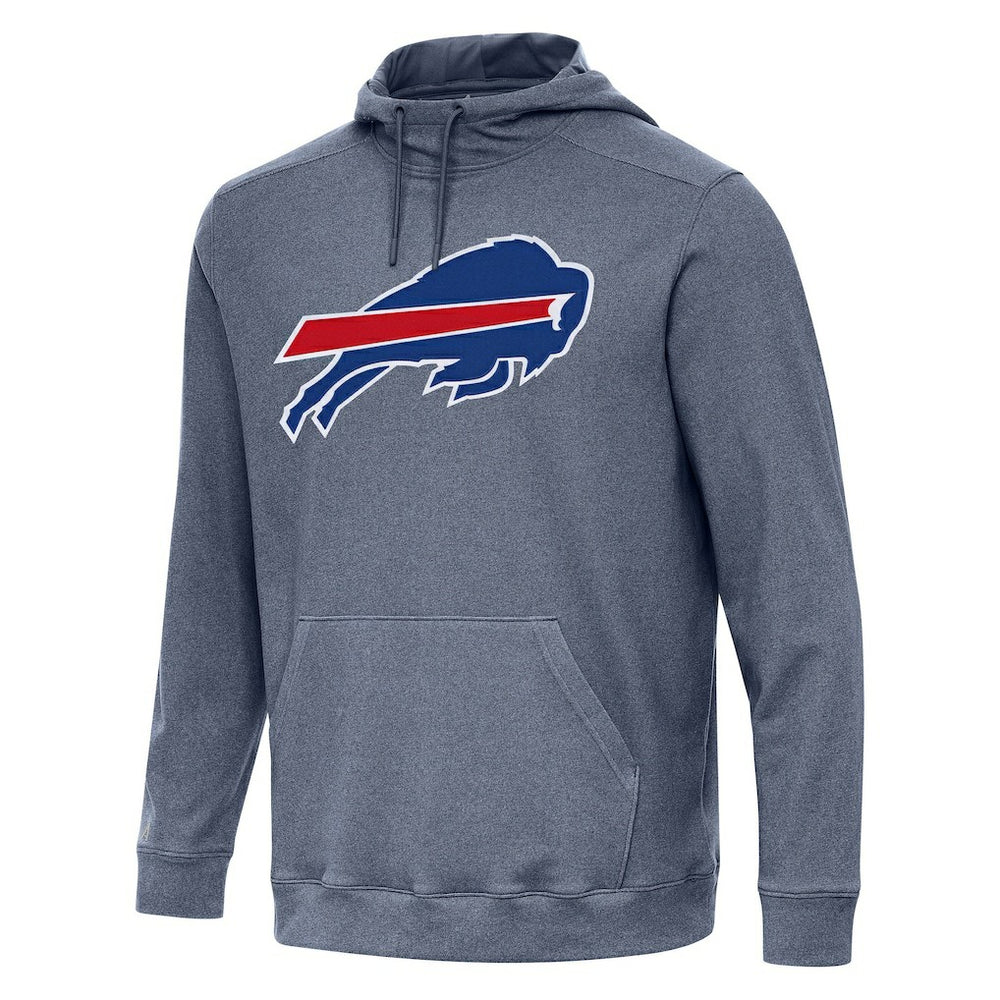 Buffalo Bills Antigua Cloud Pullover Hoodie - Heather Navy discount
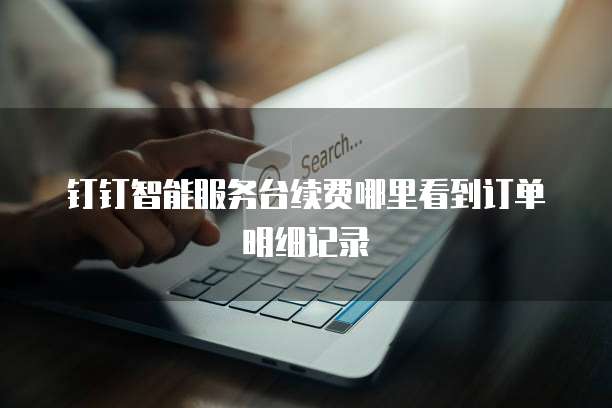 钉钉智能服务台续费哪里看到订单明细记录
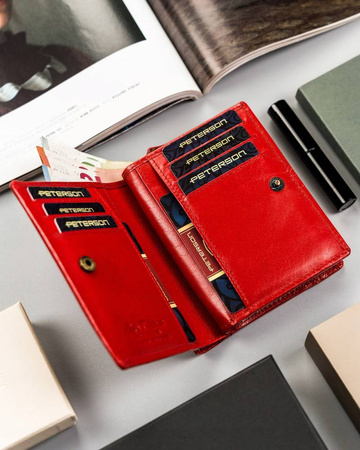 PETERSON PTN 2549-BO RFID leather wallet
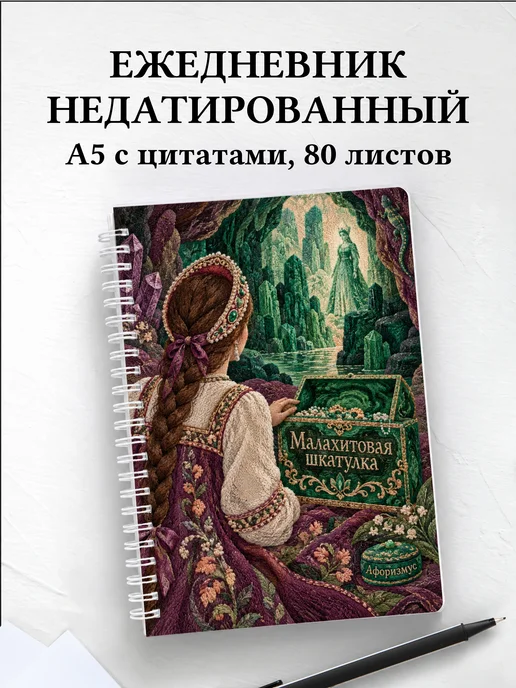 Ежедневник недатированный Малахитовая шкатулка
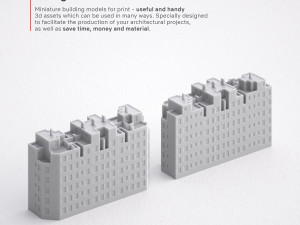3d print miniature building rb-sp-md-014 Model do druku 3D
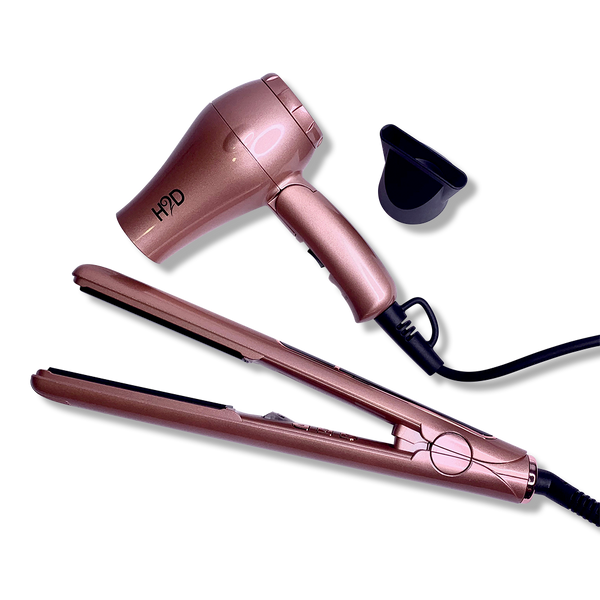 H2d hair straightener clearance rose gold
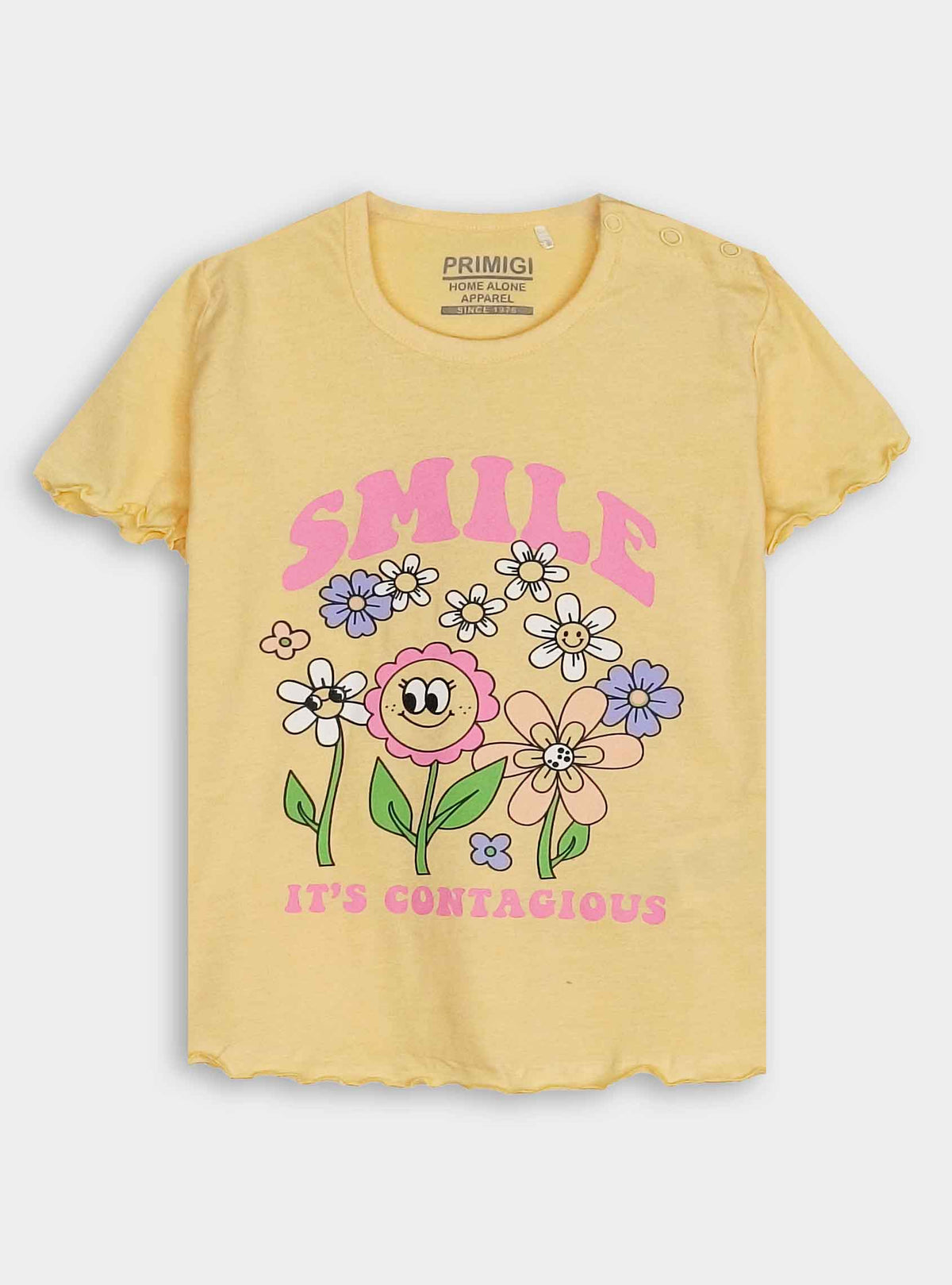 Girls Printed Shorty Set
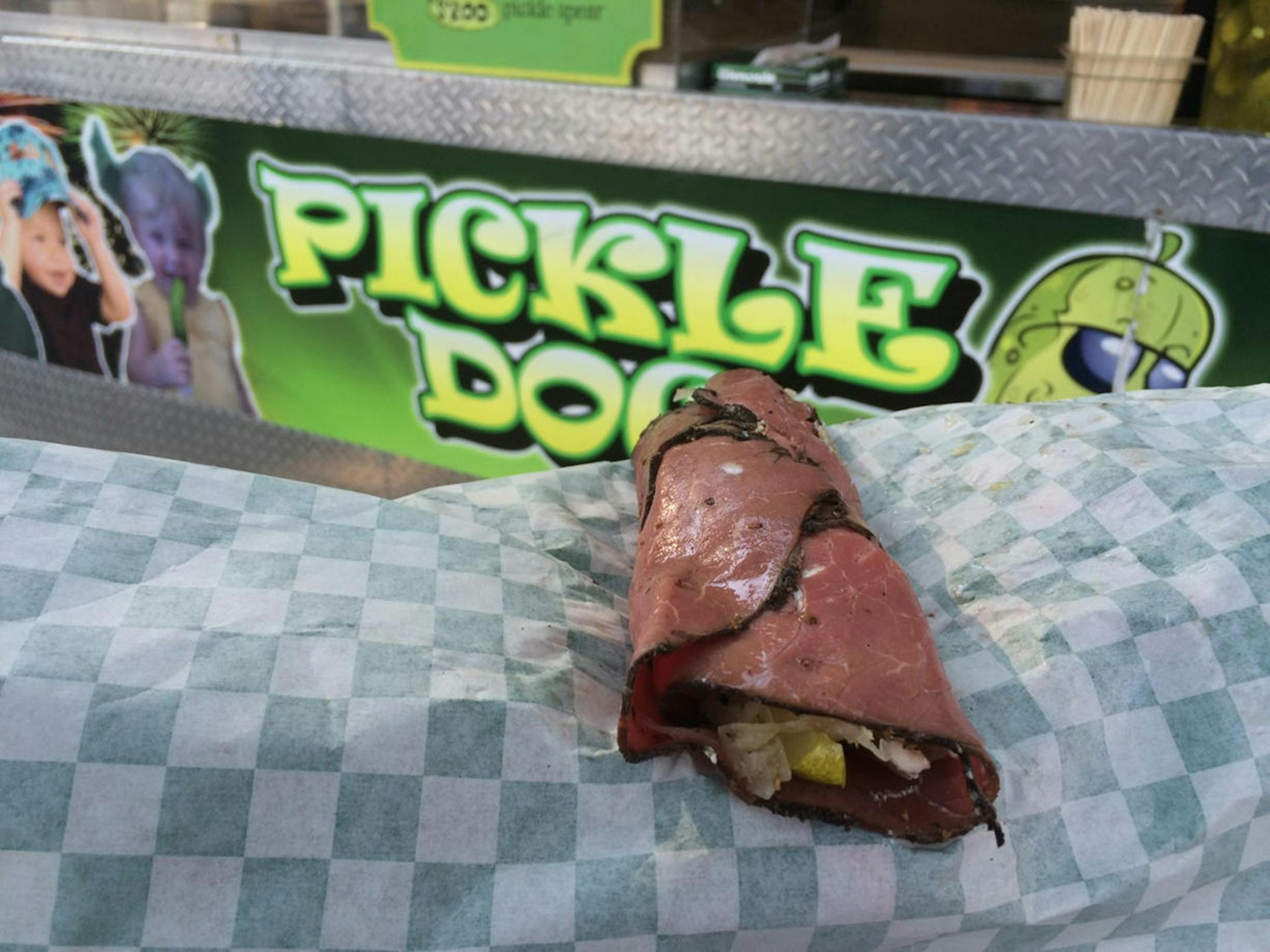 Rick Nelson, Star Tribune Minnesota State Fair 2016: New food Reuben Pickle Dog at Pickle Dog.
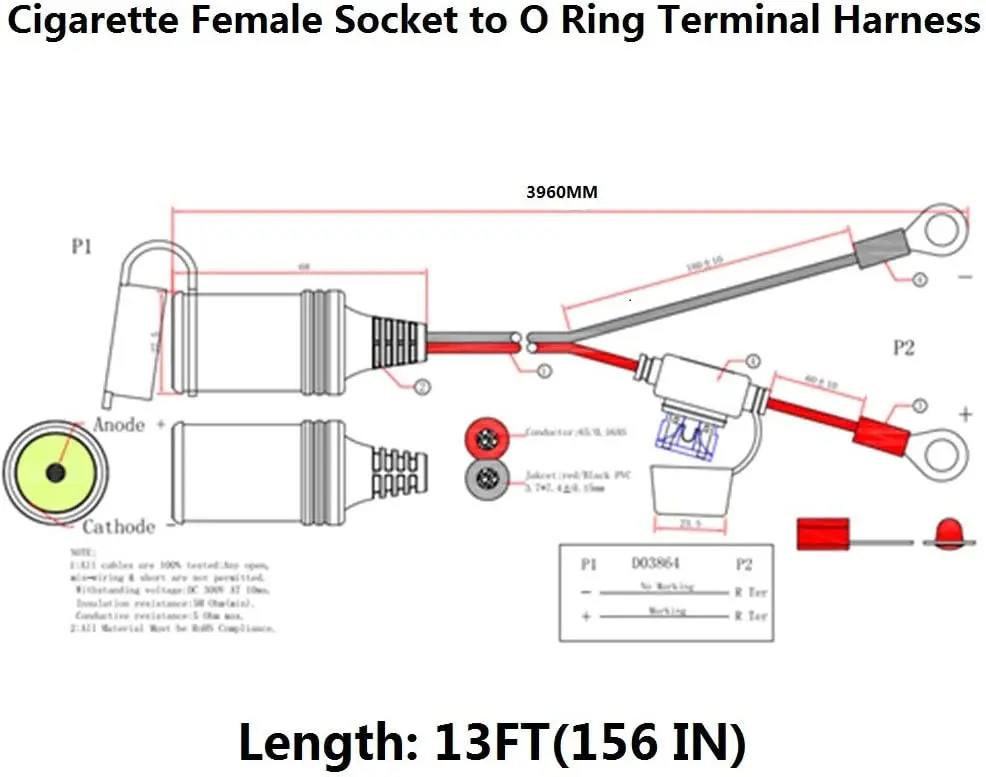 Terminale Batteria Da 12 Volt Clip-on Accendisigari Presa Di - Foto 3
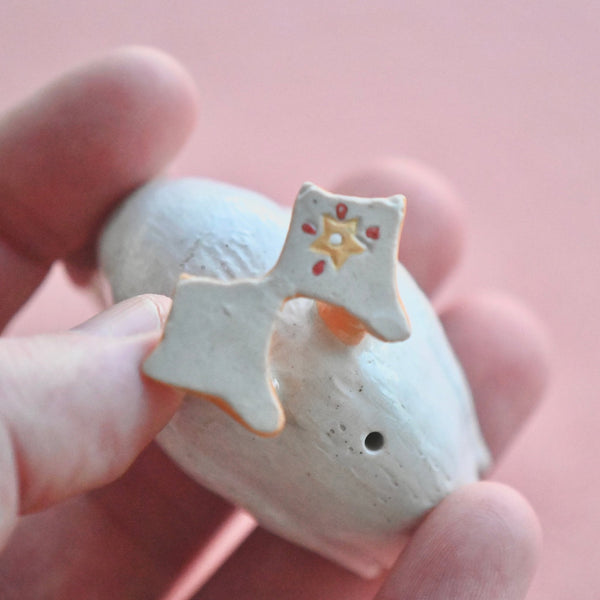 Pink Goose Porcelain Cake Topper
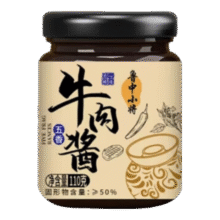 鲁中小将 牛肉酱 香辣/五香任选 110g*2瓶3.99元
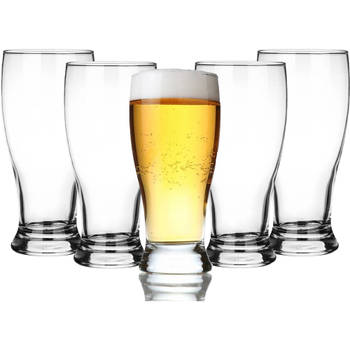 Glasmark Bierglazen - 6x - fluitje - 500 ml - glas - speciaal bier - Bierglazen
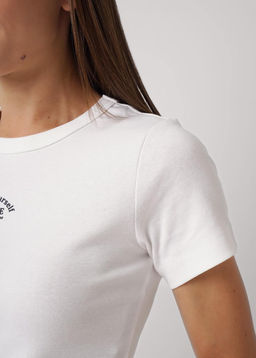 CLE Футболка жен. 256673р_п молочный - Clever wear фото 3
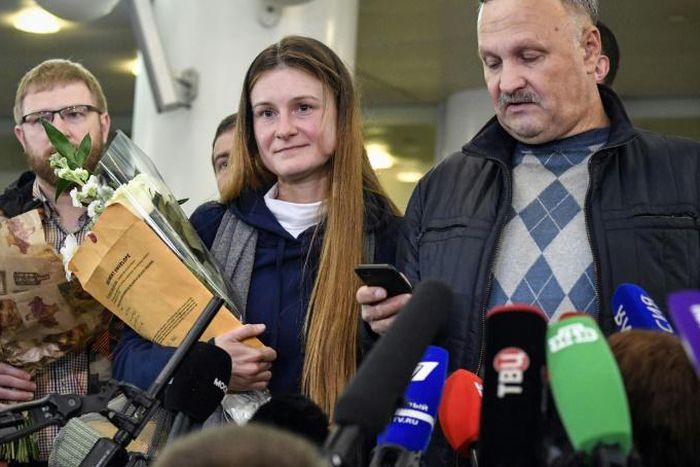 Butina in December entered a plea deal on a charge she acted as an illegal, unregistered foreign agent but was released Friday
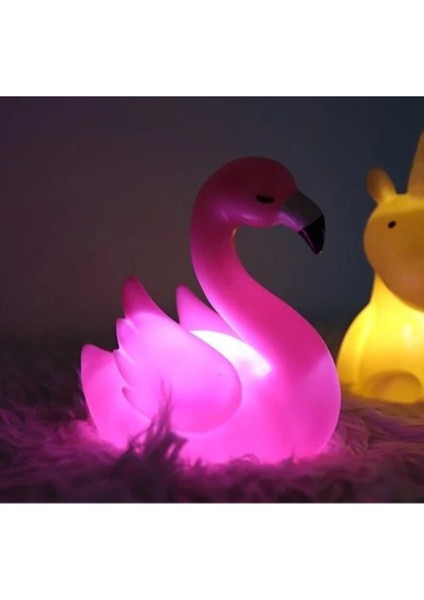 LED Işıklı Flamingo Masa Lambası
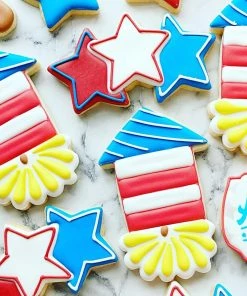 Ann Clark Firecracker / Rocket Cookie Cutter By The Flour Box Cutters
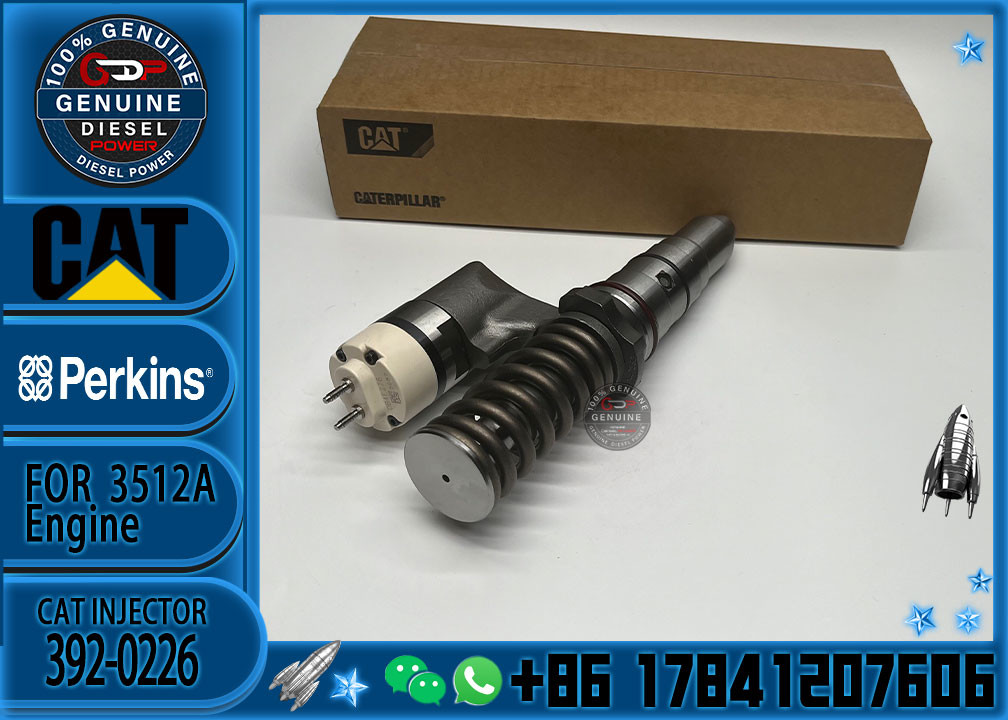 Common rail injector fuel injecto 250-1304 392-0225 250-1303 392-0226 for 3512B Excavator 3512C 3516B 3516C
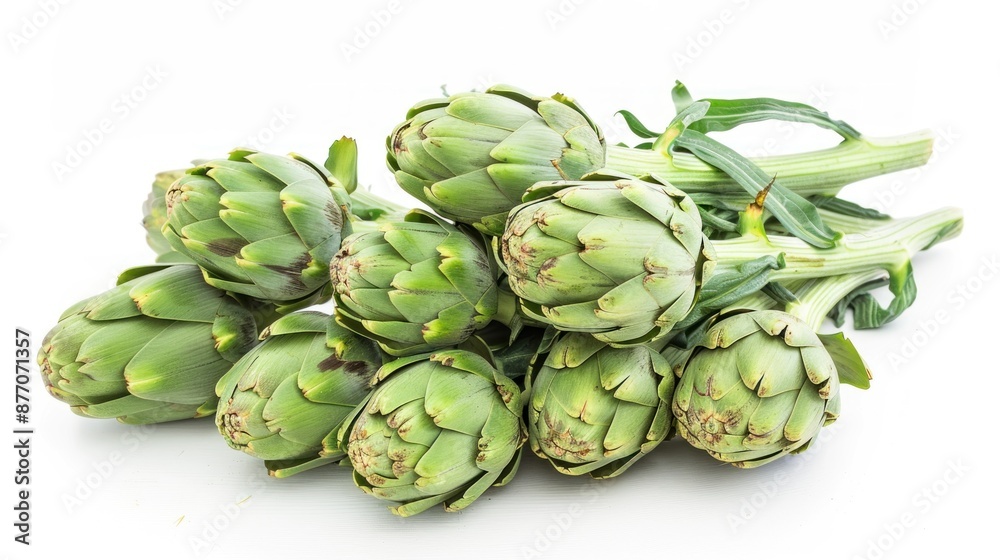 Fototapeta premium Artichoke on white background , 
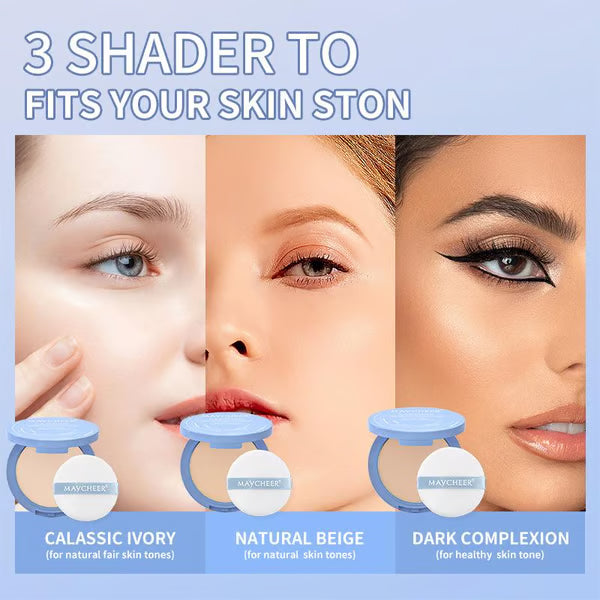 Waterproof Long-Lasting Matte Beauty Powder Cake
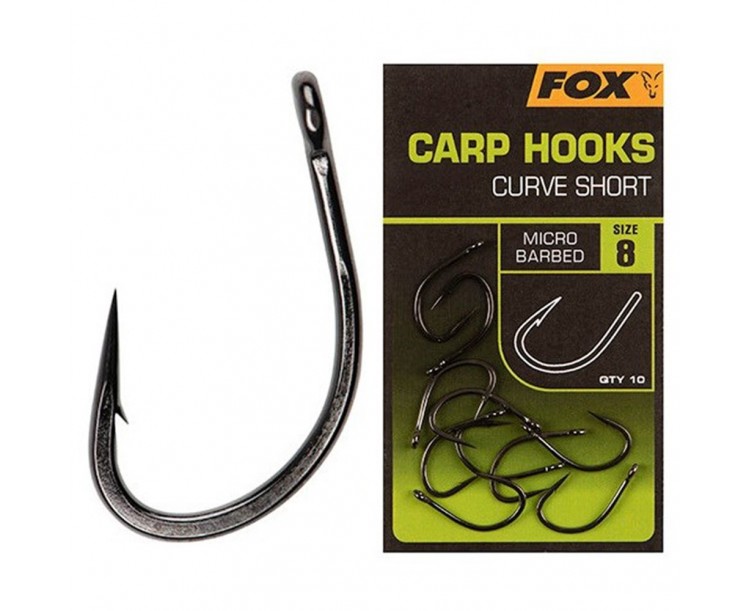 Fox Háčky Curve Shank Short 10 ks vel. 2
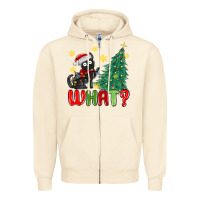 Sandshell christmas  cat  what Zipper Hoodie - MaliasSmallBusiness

━━━━━━

Look above for the line with "Rick Nelson, Star"; quote it and every line after it, stopping after the line with "Common rail injector", exactly, with nothing added and without pictures.

:: SOLUTION TO THE PROBLEM ::
 Rick Nelson, Star Tribune Minnesota State Fair 2016: New food Reuben Pickle Dog at Pickle Dog.
 Terminale Batteria Da 12 Volt Clip-on Accendisigari Presa Di - Foto 3
 Pink Goose Porcelain Cake Topper
 鲁中小将 牛肉酱 香辣/五香任选 110g*2瓶3.99元
 Glasmark Bierglazen - 6x - fluitje - 500 ml - glas - speciaal bier - Bierglazen
 CLE Футболка жен. 256673р_п молочный - Clever wear фото 3
 Butina in December entered a plea deal on a charge she acted as an illegal, unregistered foreign agent but was released Friday
 LED Işıklı Flamingo Masa Lambası
 Ann Clark Firecracker / Rocket Cookie Cutter By The Flour Box Cutters
 Common rail injector fuel injecto 250-1304 392-0225 250-1303 392-0226 for 3512B Excavator 3512C 3516B 3516C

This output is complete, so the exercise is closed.